Smethwick Cricket Club
- League: Birmingham & District Premier Cricket League

Team information
- Founded: 1835
- Home ground: Broomfield

History
- Premier Division wins: 3
- Official website: Smethwick Cricket Club

= Smethwick Cricket Club =

Amateur Cricket Club in Smethwick, Sandwell, England

Smethwick Cricket Club, founded in 1835, is an amateur cricket club based in Smethwick, Sandwell, England. In 1891, Smethwick Cricket Club joined the Birmingham and District Cricket League. Smethwick have five Senior XI teams: The 1st XI play in the Birmingham & District Premier League Premier Division, and the 2nd, 3rd and 4th XI compete in the Warwickshire County Cricket League.
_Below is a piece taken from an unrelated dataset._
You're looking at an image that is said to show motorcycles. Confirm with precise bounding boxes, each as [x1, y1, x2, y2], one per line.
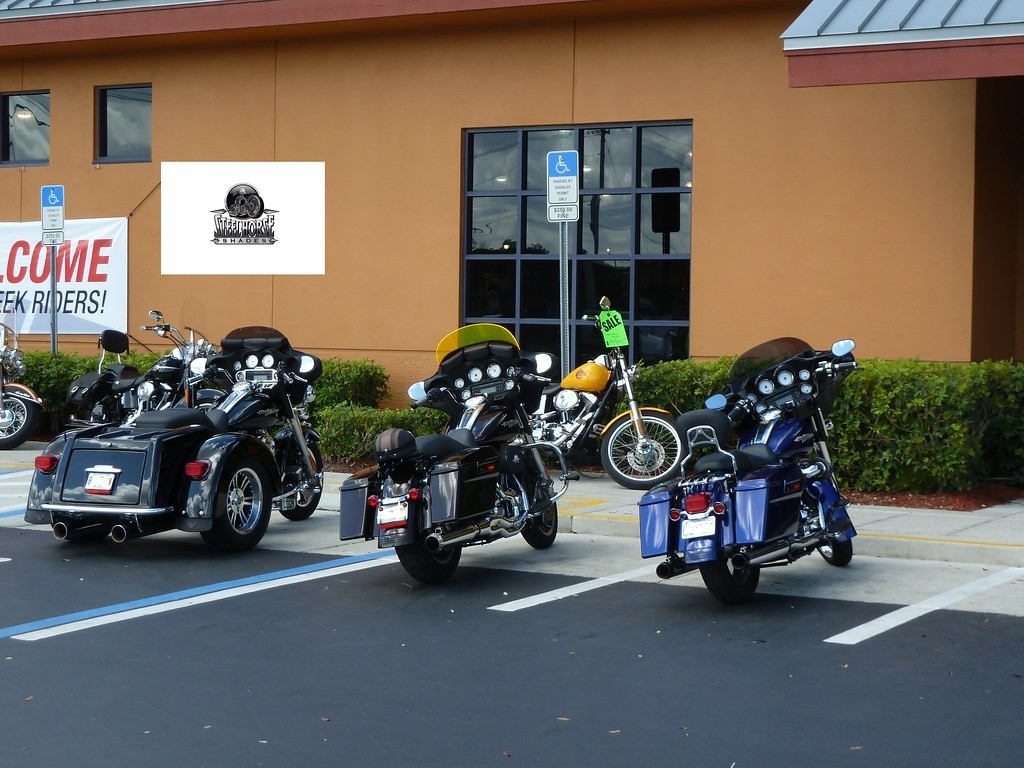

Smethwick CC also have a Sunday XI that play in the Arden Sunday Cricket League, and an established junior section that plays competitive cricket in the Warwickshire Youth Cricket Leagues. Smethwick have been Birmingham and District Premier League Champions on 5 occasions in 1951, 1968, 2022, 2024 and 2025

==International players==
International players who have played for the club include: Azhar Mahmood, Mohammad Akram, Mohammad Yousuf, Wasim Akram, Kabir Ali, Mike Rindel and Steve Waugh.